Do I really have to pay to access my files and the system?

Will the ransomware decrypt my files after I pay the ransom?                                              

In the past, ransomware’s business model was predicated on the ability to dupe victims into believing that the only way to access their data was to pay a ransom, and that the files had to be decrypted once the ransom was paid. After instance, if victims were unable to access their files even after paying the ransom, they would be powerless to intervene. However, paying the ransom has never been the only option, and victims are strongly advised not to do so… Law enforcement also does not recommend executing the requests of the cyber ransomware and hacker. Many victims who paid the ransom did not get the correct decryption key, according to the FBI. In another case, after receiving the first ransom payment, the attackers wanted further payment to decode the second section of the destroyed data.

Does ransomware only affect personal computers? Are smartphones safe?

We regret to inform you that these are not at all safe. Ransomware can infect smartphones as well. Mobile ransomware for Android devices has been widely distributed in some cases. For instance, malware known as Flocker (short for “Frantic Locker“). It’s an application that’s been gaining traction since the middle of April 2016, and over 1200 variations have already been identified…

How can I protect my computer and my organization’s network from crypto ransomware?

There is no single antidote for all of these situations when it comes to stopping ransomware from infecting home users, organizations, and corporations. The best strategy to reduce endpoint risk is to use an integrated approach that prevents them from entering networks and systems. Although email security solutions and web gateways are suggested, fraudsters’ infection methods are continuously changing, and new security flaws continue to emerge.

Don’t open emails that haven’t been confirmed, and don’t click on any links in them. Never open an e-mail that comes from an unknown sender.
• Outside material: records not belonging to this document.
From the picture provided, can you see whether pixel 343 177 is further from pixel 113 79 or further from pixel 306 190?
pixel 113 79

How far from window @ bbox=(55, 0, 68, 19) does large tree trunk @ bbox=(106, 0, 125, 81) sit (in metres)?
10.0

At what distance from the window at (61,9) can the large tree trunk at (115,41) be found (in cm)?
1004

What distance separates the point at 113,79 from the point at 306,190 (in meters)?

If the e-mail appears to be from someone you know, you should not open attachments without first screening them.

3-2-1 Backup

Using the 3-2-1 backup rule, back up crucial files on a regular basis. Make three backups on two distinct media and keep one of them in a separate location at all times. Cybercriminals use the threat of losing the victim’s database, crucial files, and documents as a bargaining chip in order to force the victim to pay the ransom. Having a backup copy of crucial files will minimize the damage. Remember to keep your software, system, and applications up to date to avoid the dangers of vulnerabilities being exploited to install malware like crypto ransomware and blockers.
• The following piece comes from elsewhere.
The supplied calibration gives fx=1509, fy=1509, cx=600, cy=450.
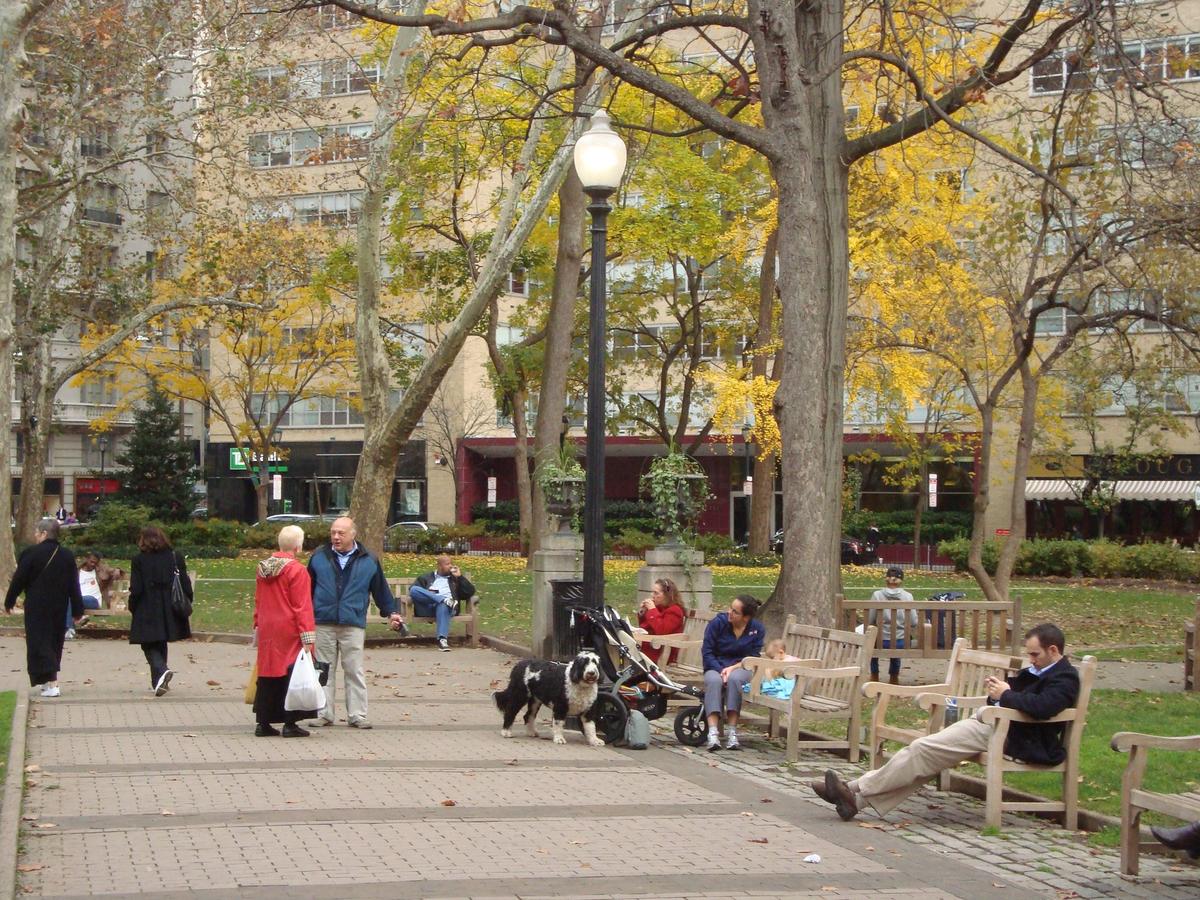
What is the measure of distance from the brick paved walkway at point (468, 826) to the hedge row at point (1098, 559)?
27714 mm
If ransomware has infiltrated your computer, you must first remove the malware. Files that are corrupted or encrypted should be separated. The majority of ransomware extensions have been fixed. They’ll be useful if it becomes possible to decrypt files in the future. There are numerous examples of this. Antivirus businesses contribute to the solution by providing paid and free scripts. This can be done by going to their official website.